# Exercise instructions
Could you reproduce the records below word for word, every line of them, but omit the pictures?

# Records provided
★ ★ ★

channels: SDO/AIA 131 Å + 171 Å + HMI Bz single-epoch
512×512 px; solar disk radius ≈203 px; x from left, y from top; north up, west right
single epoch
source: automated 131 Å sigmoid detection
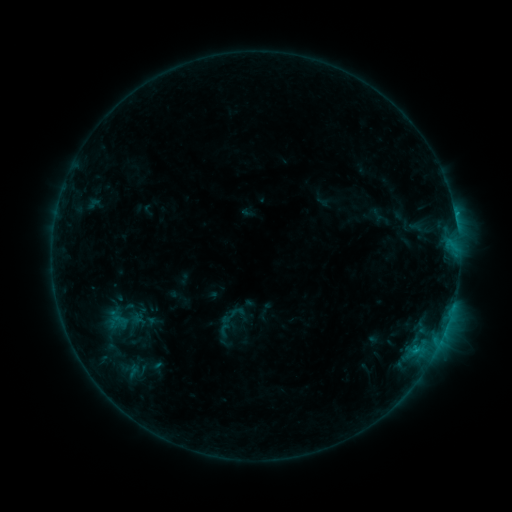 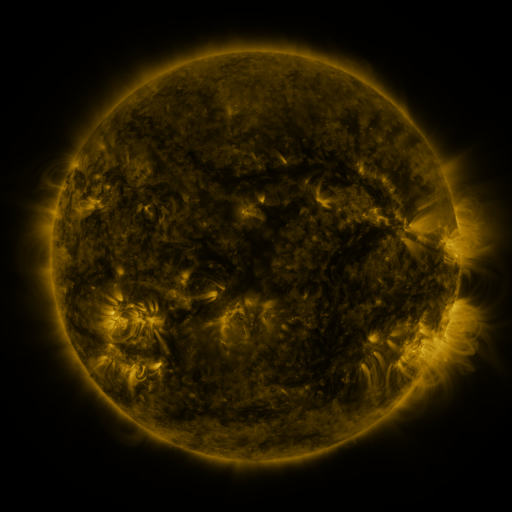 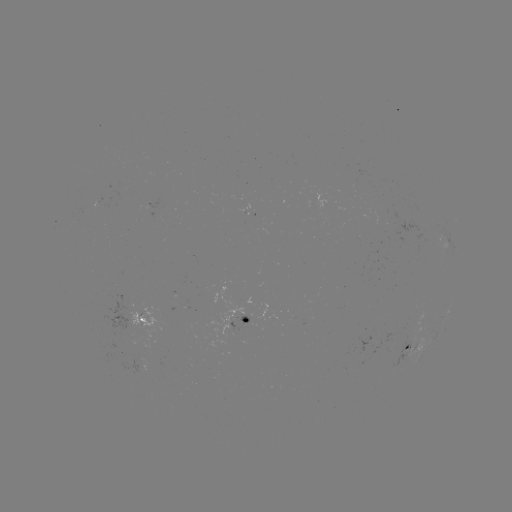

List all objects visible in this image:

★ ★ ★

# Written answer
channels: SDO/AIA 131 Å + 171 Å + HMI Bz single-epoch
512×512 px; solar disk radius ≈203 px; x from left, y from top; north up, west right
single epoch
source: automated 131 Å sigmoid detection

List all objects visible in this image:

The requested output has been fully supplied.